• [STATED TASK] Resume the Legend corporate governance text after its last sentence, carrying it on in the same style.

• [DOCUMENT TEXT]
--*--
To this end, a formal Limits of Authority policy and procedure is regularly updated to ensure that all commercial arrangements, capital expenditure, operational expenditure and other commitments are appropriately documented and that the relevant management levels within Legend, (including the Legend Board) have full transparency of, and have authorised all material transactions or commitments. For clarity the policy is broken into a number of areas;

  • Operational Expenditure, Budgeted and Unbudgeted;
  • Capital Expenditure, Budgeted and Unbudgeted;
  • Contractual Commitments or Commercial Arrangements; and
  • Legend Supply or Service Contracts.

Members of the Board visit the Company's places of business and meet with local management as appropriate. These actions enable Directors to enhance their knowledge of the Company's activities and assist them in setting the performance for senior executives.

Legend has obligations to its stakeholders to ensure the company is managed with appropriate due diligence and that all necessary processes are implemented to minimise risk and maximise business opportunities.

To this end, all commercial arrangements, capital expenditure, operational expenditure and other commitments are appropriately documented and have been authorised by either the Chief Executive Officer or the board as appropriate.

The composition of the Board is determined in accordance with the Company's constitution and the following principles and guidelines:

  • The Board should comprise of at least three Directors with at least two Non-Executive Directors;
  • The Board should comprise of Directors with an appropriate range of qualifications and expertise; and
  • The Board should meet formally at least eight times per annum and informally on an as required basis with all Directors being made aware of, and having available, all necessary information, to participate in an informed discussion of all agenda items.

View Board Charter.

1.2 Election or Re-election of directors

The full Board undertakes the role of the Nomination Committee to identify and recommend potential director appointments. Where a casual vacancy arises during the year, the Committee has procedures to select the most suitable candidate with the appropriate experience and expertise to ensure a balanced and effective board. Any director appointed during the year to fill a casual vacancy or as an addition to the current board, holds office until the next Annual General Meeting and is then eligible for re-election by the shareholders.

The Group's objective is that the Board should be of a size and composition that is conducive to effective decision making, with the benefit of a variety of perspectives and skills and in the interests of the Company.

The Committee undertakes appropriate checks before appointing a person, or putting forward to security holders a candidate for election, as a director; and provides security holders with all material information in its possession relevant to a decision on whether or not to elect or re-elect a director.

Board renewal and succession planning is part of the Company's overall governance program and the Company remains committed to a Board which includes a mix of Non-Executive members who have outstanding track records and reputations at the highest levels of business and commerce generally.

1.3 Agreements with Directors and Senior Executives

New directors receive a letter of appointment which sets out the terms of their appointment. On appointment, an induction program is available to directors that include one-on-one sessions with members of the senior management team.

The letter of appointment also sets out a procedure in relation to obtaining independent professional advice at the Company's expense. Directors are able to take independent professional advice, and are required to make that advice available to the other Directors. Directors are encouraged to direct any enquiries or requests for additional information to the Company Secretary, who will facilitate a response to the query and/or provide the Director with the requested information.

Senior executives, including the Chief Executive Officer have a formal job description and letter of appointment describing their term of office, duties, rights, responsibilities and entitlements upon termination.
--*--
• [SOURCE DATA]
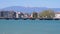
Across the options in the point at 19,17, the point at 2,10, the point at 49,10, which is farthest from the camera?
--*--
• [OUTPUT OF THE EXERCISE]
The performance of senior executives is reviewed annually before the budgets are approved for the next financial year. This process is a formal one with the executive's performance assessed against company, division and personal benchmarks. Benchmarks are agreed with the respective senior executives and reviews are based upon the degree of achievement against those benchmarks.

Induction procedures are in place to allow new senior executives to participate fully and actively in management decision-making. The induction program includes orientation of:

  • The company's financial position, strategies, operations and risk management policies; and
  • The respective rights, duties, responsibilities and roles of the board and senior executives.

A performance evaluation for the board and senior executives has taken place in the reporting period and was in accordance with the process disclosed.

1.4 Accountability of the Company Secretary

The Company Secretary works with the Chair, the Board and the Board Committees on all governance related issues. All Directors have access to the Company Secretary for the purpose of obtaining information or advice. The Company Secretary may also retain the services of independent advisory bodies, if requested by the Board or Board Committees. The office of the Company Secretary is responsible for the systems and processes that enable the Board to perform its role, and also provides secretariat services for each of the Board Committees. The Committee agendas, papers and minutes are available to all members of the Board.

The roles of the Company Secretary are set out in the Board Charter which is located on the Company's website at www.legendcorporate.com/investor_relations/board_charter Details regarding the Company Secretary, including his expertise and qualifications, are set out in the Directors' Report in the 2017 Annual Report.

1.5 Diversity

The Board of the Company has formally approved a Diversity Policy in order to address the representation of women in management positions and on the Board, and to actively facilitate a more diverse and representative management and leadership structure.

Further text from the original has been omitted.